Recorded data:
^^^^

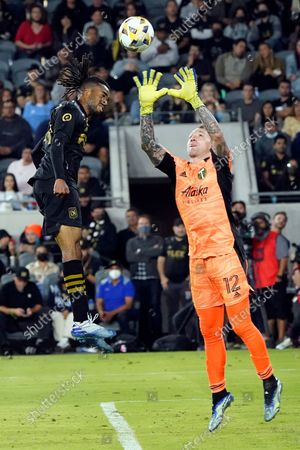 Portland Timbers goalkeeper Steve Clark, right, stops a shot next to forward Raheem Edwards during the second half of an MLS soccer match, in Los Angeles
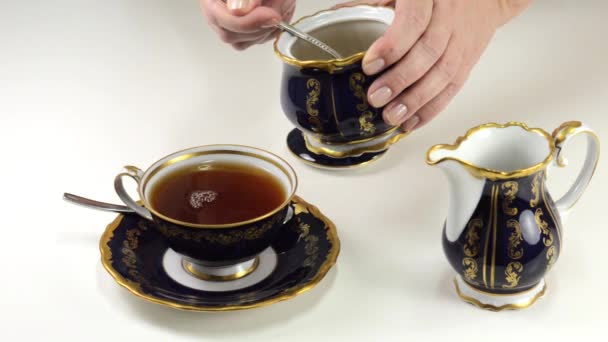 Lady adding brown sugar to cup of beautiful china tea set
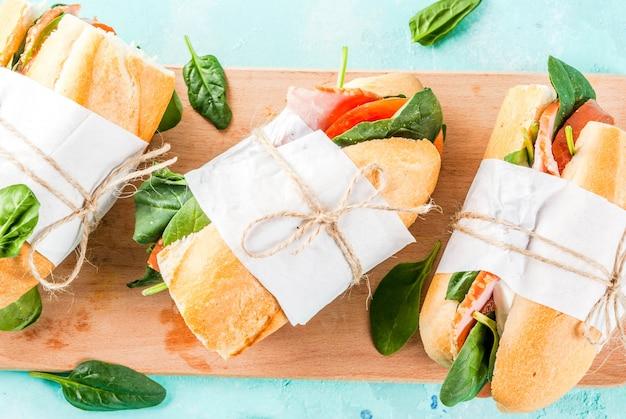 Sándwich de baguette fresco con tomate tocino queso y espinacas fondo azul claro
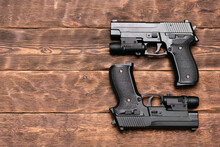 Two Toy Guns With Laser Sights On The Brown Wooden Table Background With Copy Space.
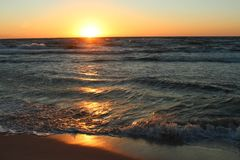在海岸的日落, 图库摄影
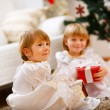 Two twins girls sitting with presents near Christmas tree — Stockfoto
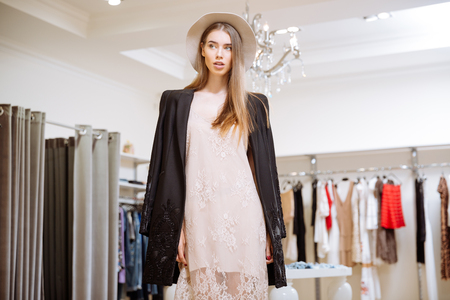 saleslady: Closeup of gorgeous young woman in dress, jacket and hat standing in clothig store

^^^^

**Work to be completed:**
Each entry above should be printed exactly, and any picture in it left out.

**Task solution:**
 Portland Timbers goalkeeper Steve Clark, right, stops a shot next to forward Raheem Edwards during the second half of an MLS soccer match, in Los Angeles
 Lady adding brown sugar to cup of beautiful china tea set
 Sándwich de baguette fresco con tomate tocino queso y espinacas fondo azul claro
 Two Toy Guns With Laser Sights On The Brown Wooden Table Background With Copy Space.
在海岸的日落, 图库摄影
 Two twins girls sitting with presents near Christmas tree — Stockfoto
 saleslady: Closeup of gorgeous young woman in dress, jacket and hat standing in clothig store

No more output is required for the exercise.